Activities
Dr Amati’s Research Group operates between the European Institute of Oncology and the partner Institution, The Italian Institute of Technology where Dr Amati serves as Director of the Center for Genomic Science of IIT@SEMM
Oncogenic signals induce cell cycle progression and malignant transformation, but concomitantly elicit tumor-suppressive mechanisms (including apoptosis, senescence, and/or DNA Damage Responses), which must be bypassed in order to allow tumor progression, and which constitute the main selective pressure for mutation and/or silencing of tumor suppressor genes. Apoptosis and senescence also determine the therapeutic efficacy of genotoxic treatments (whether chemo- or radio-therapy). Hence, the same genetic lesions and/or epigenetic alterations that allow tumor progression also influence therapeutic responses.

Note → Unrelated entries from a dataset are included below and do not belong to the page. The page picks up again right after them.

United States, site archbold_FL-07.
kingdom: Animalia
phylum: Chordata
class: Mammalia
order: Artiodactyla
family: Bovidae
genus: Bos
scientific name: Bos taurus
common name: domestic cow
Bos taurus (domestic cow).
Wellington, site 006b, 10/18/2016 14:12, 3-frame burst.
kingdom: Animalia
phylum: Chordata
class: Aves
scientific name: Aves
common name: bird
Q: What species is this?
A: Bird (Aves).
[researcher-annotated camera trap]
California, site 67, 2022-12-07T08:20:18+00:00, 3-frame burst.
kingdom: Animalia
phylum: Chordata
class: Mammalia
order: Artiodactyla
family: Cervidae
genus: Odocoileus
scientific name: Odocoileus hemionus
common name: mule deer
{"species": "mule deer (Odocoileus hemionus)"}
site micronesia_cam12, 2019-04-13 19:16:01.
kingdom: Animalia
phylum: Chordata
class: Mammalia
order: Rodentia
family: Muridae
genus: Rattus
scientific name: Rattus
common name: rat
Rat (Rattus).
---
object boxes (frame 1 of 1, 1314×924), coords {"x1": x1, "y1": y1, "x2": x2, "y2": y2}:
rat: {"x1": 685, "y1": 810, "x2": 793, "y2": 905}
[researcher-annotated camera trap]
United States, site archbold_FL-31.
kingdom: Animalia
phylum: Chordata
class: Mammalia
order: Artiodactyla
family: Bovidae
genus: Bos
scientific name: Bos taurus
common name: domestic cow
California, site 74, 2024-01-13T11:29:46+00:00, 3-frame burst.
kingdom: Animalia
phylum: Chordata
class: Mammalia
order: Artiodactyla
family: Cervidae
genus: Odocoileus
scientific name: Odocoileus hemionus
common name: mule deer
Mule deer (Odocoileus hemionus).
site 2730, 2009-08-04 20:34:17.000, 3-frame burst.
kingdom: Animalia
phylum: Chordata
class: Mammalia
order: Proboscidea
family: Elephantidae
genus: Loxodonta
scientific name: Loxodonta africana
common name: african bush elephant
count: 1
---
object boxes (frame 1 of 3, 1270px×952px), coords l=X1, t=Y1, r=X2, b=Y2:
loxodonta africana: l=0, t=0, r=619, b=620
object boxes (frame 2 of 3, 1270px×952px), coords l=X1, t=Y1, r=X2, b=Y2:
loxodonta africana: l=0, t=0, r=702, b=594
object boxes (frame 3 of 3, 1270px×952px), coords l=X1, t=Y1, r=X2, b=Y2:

Our group has a long-standing interest in the c-myc oncogene and its product, the Myc protein. Under physiological circumstances, Myc is a central regulator of the cellular responses to extracellular stimuli. When its expression becomes uncontrolled, however, Myc acquires potent oncogenic properties. Myc is a transcription factor: it functions as a heterodimer with a unique partner, Max. The Myc/Max dimer directly or indirectly binds a multitude of target genes, and can either activate or repress transcription.
In general terms, our research aims at explaining the oncogenic activity of Myc, its action on the genome, its effects on cell cycle progression, cell death and differentiation, the tumor suppressor pathways that antagonize it, and their impact on tumor progression and maintenance.
We also use Myc as a paradigm to study the epigenetic organization and regulation of the genome. In particular, we are interested in understanding how specific chromatin environments – or epigenetic states – determine recognition by Myc of its binding sites in the human and mouse genomes, and how Myc further modifies chromatin to regulate gene expression. These studies rely on advanced protocols based on next-generation DNA sequencing technology (ChIP-seq, RNA-seq and others).